Kimi Antonelli in Miami makes it three in a row (with dedication to Alex Zanardi)
Third pole and third consecutive victory for the Mercedes driver from Bologna. A domination that came about thanks to a race far from lacking in surprises
"This pole is for Alex". Kimi Antonelli had said it on Saturday evening, in that moment of grace in which the stopwatch sanctioned for the third time in a row his overall record. Alex Zanardi, Bolognese like himself, mentor, family friend, died on 1 May 2026, two days before the race. And the first of May, in this sport, is a date one does not forget: thirty-two years earlier, in 1994, Ayrton Senna had lost his life at Imola. Two names, two dates that coincide, two men that Formula 1 brings with it. And now a nineteen-year-old boy from Bologna wins at Miami with that dedication still on him.

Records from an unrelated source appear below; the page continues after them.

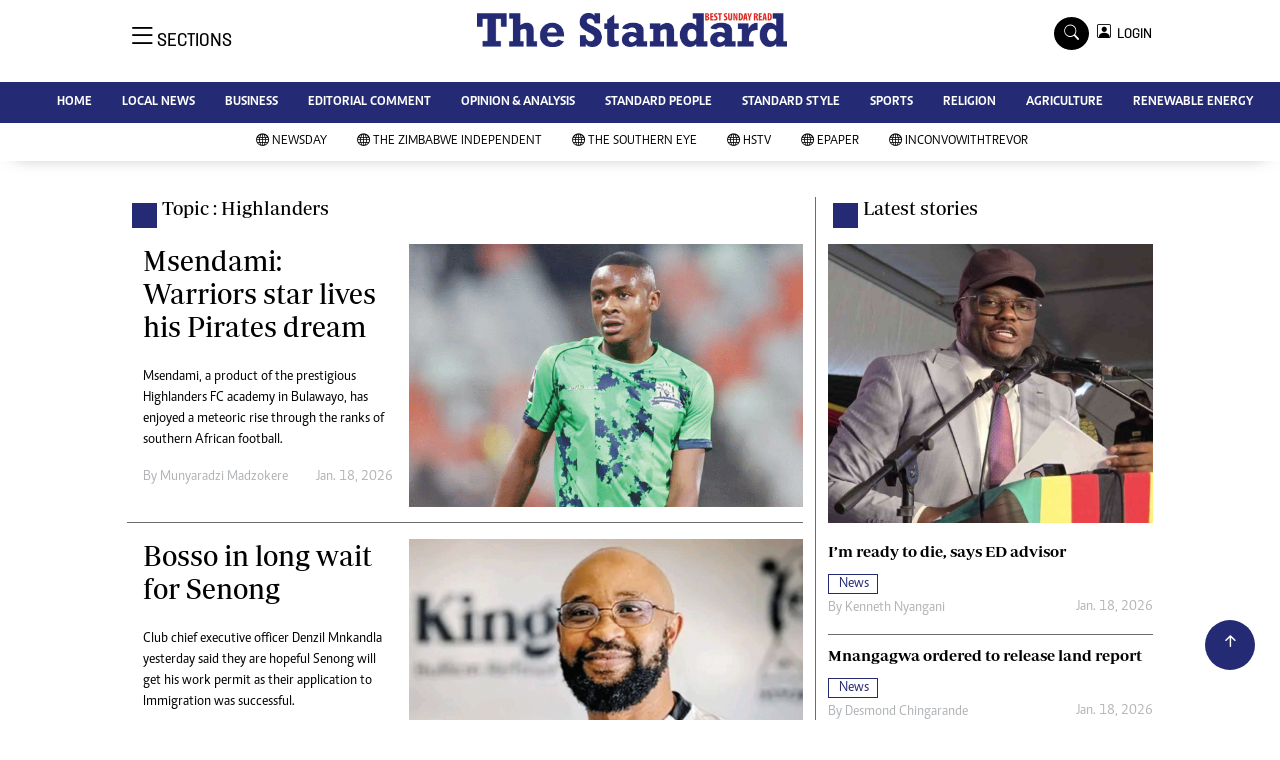

--- FILE ---
content_type: text/html; charset=utf-8
request_url: https://www.google.com/recaptcha/api2/aframe
body_size: 250
content:
<!DOCTYPE HTML><html><head><meta http-equiv="content-type" content="text/html; charset=UTF-8"></head><body><script nonce="LOfLS0vfA5xfJz2NEDvI2g">/** Anti-fraud and anti-abuse applications only. See google.com/recaptcha */ try{var clients={'sodar':'https://pagead2.googlesyndication.com/pagead/sodar?'};window.addEventListener("message",function(a){try{if(a.source===window.parent){var b=JSON.parse(a.data);var c=clients[b['id']];if(c){var d=document.createElement('img');d.src=c+b['params']+'&rc='+(localStorage.getItem("rc::a")?sessionStorage.getItem("rc::b"):"");window.document.body.appendChild(d);sessionStorage.setItem("rc::e",parseInt(sessionStorage.getItem("rc::e")||0)+1);localStorage.setItem("rc::h",'1769000599473');}}}catch(b){}});window.parent.postMessage("_grecaptcha_ready", "*");}catch(b){}</script></body></html>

Third victory in this world championship, third start from pole. A parallelism that has no recent precedent: to find a comparison you have to go back to the beginnings of Senna himself and Michael Schumacher, the only two drivers to have opened their season with three consecutive poles before Antonelli. The boy to whom, at the age of eleven, insiders already attributed an instinctive control of the car in the wet, something reminiscent of the absolute great champions, quickly turned that promise into certainty.
The route is well known, but it is worth retracing it: Formula 2 skipping Formula 3, then the three-pointed star's dated single-seaters to understand the medium, the simulators, Toto Wolff's patience in building a programme without rushing the stages. One year of apprenticeship and then this. Three wins, three poles, the lead in the world championship.
Saturday: McLaren dominates Sprint, Antonelli responds in qualifying
Saturday had already told two different stories. In the Sprint, Norris had led from start to finish. Nineteen laps in, McLaren first and second with Piastri, Leclerc third. Antonelli, who started from the front row, had again lost positions at the start due to a lack of rear grip, then was penalised five seconds for track limits and finished sixth. Mercedes had lost for the first time this season. McLaren had brought a significant upgrade package to Miami, and it showed.
In afternoon qualifying, however, Mercedes had responded. Antonelli had put in a lap of 1'27"798 that no one was able to approach: Verstappen second at 0"166, Leclerc third, Norris fourth. Russell fifth, Hamilton sixth, Piastri seventh. Hadjar, who had set a Q3 time, was then excluded for technical non-compliance (a bottom protruding 2 millimetres beyond the permitted volume) and had to start from the pit lane on hard tyres.